Voici les meilleurs remèdes à ce lamentable état de choses, qu’il suggère au Gouvernement :

1. Un vaisseau armé pour tenir à distance les Américains et les Français et protéger les intérêts immédiats des insulaires ;

2. Une prime à toute embarcation engagée dans les pêcheries, mais à la condition que tout le poisson soit apporté aux Îles ;

3. Une exemption du tarif sur tous les articles nécessaires à la poursuite de cette industrie.

Il demande aussi la construction d’un phare au Rocher-aux-Oiseaux et d’un autre à la Pointe de l’Ouest du groupe, avec des dépôts de provisions pour secourir les naufragés, jusqu’ici à charge aux insulaires peu fortunés.

***

Consignes de l'exercice:
(a) Reproduisez le passage du texte sur les remèdes proposés au Gouvernement, de « 2. Une prime » à « insulaires peu fortunés. ».
(b) Répondez aux questions suivantes d'après le texte sur les remèdes proposés au Gouvernement.
(i) À quelle condition la prime aux embarcations engagées dans les pêcheries serait-elle accordée ?
(ii) À quels endroits la construction d'un phare est-elle demandée ?
(iii) À quoi serviraient les dépôts de provisions ?

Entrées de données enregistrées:
***

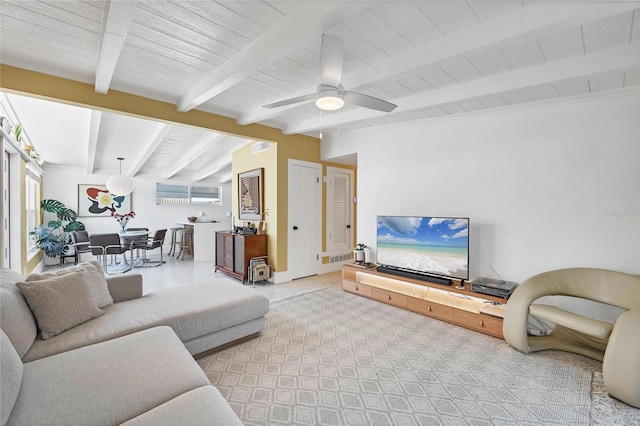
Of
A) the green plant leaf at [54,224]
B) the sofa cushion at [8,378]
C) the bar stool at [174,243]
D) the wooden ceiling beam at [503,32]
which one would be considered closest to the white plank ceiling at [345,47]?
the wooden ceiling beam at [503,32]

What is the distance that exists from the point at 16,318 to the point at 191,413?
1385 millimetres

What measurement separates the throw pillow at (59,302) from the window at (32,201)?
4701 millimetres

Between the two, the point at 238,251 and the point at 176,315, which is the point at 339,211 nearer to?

***

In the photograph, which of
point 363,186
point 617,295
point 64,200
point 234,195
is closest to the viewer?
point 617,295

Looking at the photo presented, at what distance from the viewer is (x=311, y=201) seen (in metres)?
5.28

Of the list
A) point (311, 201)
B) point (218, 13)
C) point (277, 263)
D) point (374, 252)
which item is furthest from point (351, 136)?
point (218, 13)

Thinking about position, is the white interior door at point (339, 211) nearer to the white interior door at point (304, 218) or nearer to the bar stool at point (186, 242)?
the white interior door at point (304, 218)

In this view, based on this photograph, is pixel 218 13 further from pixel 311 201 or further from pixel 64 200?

***

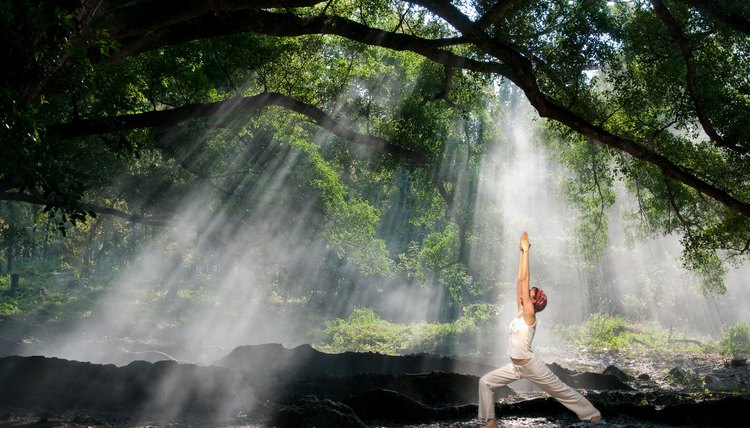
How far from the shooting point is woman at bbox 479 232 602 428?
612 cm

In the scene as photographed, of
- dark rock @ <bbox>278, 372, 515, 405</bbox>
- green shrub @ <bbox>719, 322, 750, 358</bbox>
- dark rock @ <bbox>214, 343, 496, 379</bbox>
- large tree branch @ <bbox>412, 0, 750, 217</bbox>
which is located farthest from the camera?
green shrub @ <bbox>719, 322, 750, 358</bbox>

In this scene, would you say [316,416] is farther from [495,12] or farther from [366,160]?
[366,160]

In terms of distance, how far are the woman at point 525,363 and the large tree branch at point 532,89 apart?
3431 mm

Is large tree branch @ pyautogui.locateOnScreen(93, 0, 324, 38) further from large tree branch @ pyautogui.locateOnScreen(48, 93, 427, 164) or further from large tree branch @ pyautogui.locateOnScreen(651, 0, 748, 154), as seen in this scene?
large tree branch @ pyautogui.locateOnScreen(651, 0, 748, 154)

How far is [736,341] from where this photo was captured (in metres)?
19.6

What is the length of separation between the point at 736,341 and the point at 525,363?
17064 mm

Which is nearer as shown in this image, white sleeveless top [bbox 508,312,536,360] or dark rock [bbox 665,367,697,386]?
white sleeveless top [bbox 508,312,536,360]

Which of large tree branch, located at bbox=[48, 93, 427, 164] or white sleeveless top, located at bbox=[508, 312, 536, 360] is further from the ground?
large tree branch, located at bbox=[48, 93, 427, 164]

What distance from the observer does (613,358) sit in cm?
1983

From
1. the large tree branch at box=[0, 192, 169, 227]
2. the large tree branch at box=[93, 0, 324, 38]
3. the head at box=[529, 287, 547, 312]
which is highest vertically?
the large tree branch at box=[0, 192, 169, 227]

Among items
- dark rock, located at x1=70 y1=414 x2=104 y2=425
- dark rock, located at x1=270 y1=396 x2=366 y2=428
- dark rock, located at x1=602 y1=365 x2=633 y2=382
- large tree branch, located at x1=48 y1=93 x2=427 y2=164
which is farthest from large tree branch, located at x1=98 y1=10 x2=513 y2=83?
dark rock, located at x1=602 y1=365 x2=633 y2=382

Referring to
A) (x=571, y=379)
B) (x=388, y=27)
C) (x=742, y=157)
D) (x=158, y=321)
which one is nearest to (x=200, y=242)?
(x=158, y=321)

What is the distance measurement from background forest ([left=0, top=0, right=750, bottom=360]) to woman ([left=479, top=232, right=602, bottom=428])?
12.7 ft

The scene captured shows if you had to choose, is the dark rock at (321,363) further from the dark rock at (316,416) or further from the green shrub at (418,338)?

***

Réponses par numéro:
(a)
2. Une prime à toute embarcation engagée dans les pêcheries, mais à la condition que tout le poisson soit apporté aux Îles ;

3. Une exemption du tarif sur tous les articles nécessaires à la poursuite de cette industrie.

Il demande aussi la construction d’un phare au Rocher-aux-Oiseaux et d’un autre à la Pointe de l’Ouest du groupe, avec des dépôts de provisions pour secourir les naufragés, jusqu’ici à charge aux insulaires peu fortunés.

(b)
(i) À la condition que tout le poisson soit apporté aux Îles.
(ii) Au Rocher-aux-Oiseaux et à la Pointe de l'Ouest du groupe.
(iii) À secourir les naufragés.